Published: 05 May 2020 - Clinical Conditions

Image of a woman experiencing dizziness

We use the term dizziness to describe a number of sensations we feel, from lightheadedness to feeling off balance, to spinning, tilting and swaying. But not all episodes of dizziness are created equal.

What is true vertigo?

Dizziness is associated with feeling light-headed or losing your balance.

If you feel like the room is spinning, tilting, rocking, swaying or you feel like you’re falling, you have vertigo or what is known as Benign Paroxysmal Positional Vertigo (BPPV).

True vertigo or BPPV usually starts in middle age onwards and has no cause but, in my experience can be related to severe jolts like car accidents or falls.

What causes BPPV?

Benign Paroxysmal Positional Vertigo is a type of balance disorder that occurs when calcium crystals in our inner ear break off and float to the wrong part of the balance canals (called semi-circular canals). The canals have cilia (hairs) along the walls that inform the brain about position, balance and movement (much like a gyroscope for the physics buffs amongst us).

(Saved entries)
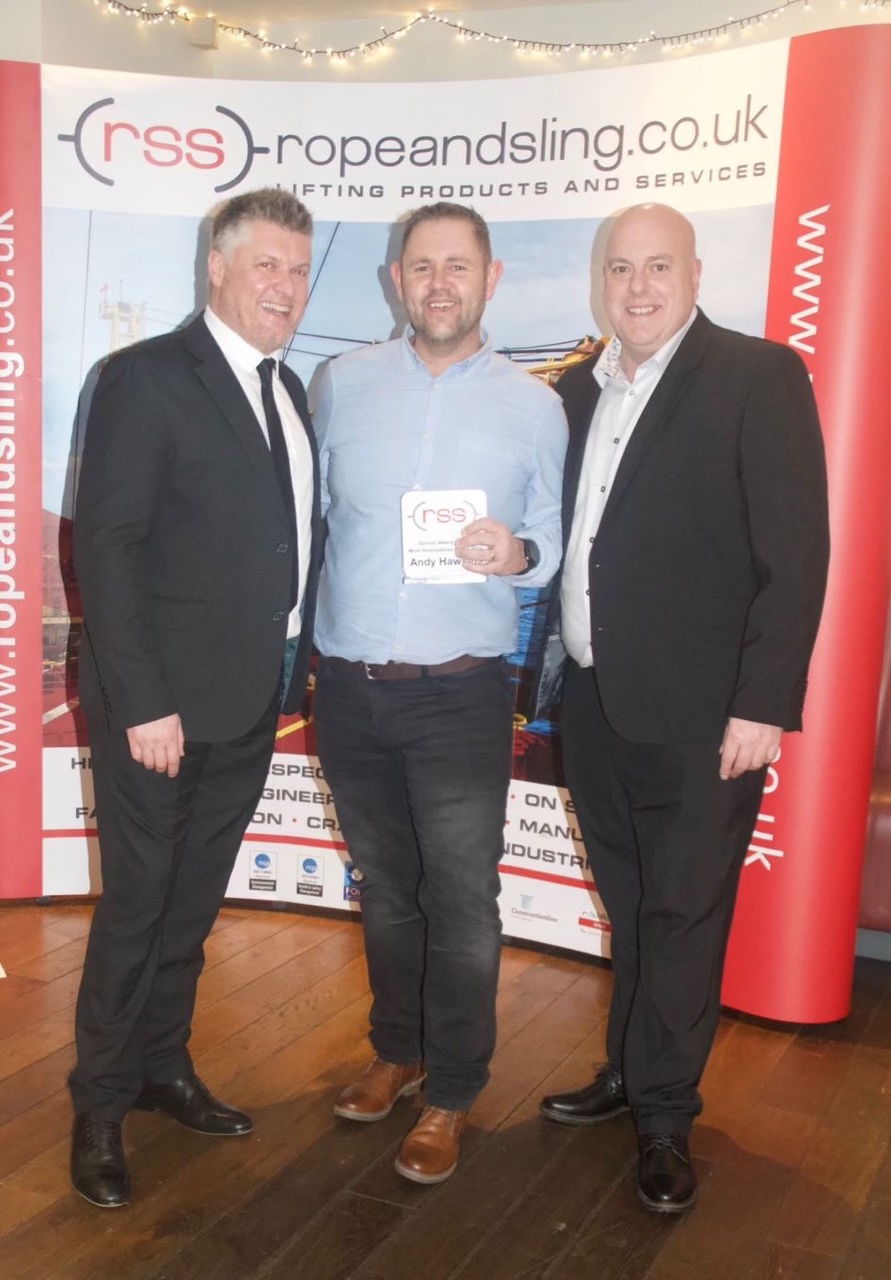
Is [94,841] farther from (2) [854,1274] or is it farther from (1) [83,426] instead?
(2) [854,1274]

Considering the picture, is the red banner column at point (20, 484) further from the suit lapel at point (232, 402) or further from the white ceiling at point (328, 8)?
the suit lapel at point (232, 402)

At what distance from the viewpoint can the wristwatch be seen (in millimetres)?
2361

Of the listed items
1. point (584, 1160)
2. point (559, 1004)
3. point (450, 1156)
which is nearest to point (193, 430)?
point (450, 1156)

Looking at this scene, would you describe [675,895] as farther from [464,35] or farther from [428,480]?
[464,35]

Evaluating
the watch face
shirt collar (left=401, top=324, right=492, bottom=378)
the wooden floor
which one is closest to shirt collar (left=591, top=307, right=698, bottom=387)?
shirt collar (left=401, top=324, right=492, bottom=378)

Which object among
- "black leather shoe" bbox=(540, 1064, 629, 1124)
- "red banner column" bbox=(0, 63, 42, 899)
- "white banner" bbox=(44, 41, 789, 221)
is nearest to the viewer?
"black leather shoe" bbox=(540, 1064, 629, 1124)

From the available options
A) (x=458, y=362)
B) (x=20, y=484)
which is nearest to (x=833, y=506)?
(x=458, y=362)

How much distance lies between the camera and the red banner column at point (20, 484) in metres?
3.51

[DIRECTIONS FOR THIS TASK] Transcribe the article on vertigo word for word, from "What is true" up to and including "buffs amongst us).".

[RESPONSE TO THIS EXERCISE]
What is true vertigo?

Dizziness is associated with feeling light-headed or losing your balance.

If you feel like the room is spinning, tilting, rocking, swaying or you feel like you’re falling, you have vertigo or what is known as Benign Paroxysmal Positional Vertigo (BPPV).

True vertigo or BPPV usually starts in middle age onwards and has no cause but, in my experience can be related to severe jolts like car accidents or falls.

What causes BPPV?

Benign Paroxysmal Positional Vertigo is a type of balance disorder that occurs when calcium crystals in our inner ear break off and float to the wrong part of the balance canals (called semi-circular canals). The canals have cilia (hairs) along the walls that inform the brain about position, balance and movement (much like a gyroscope for the physics buffs amongst us).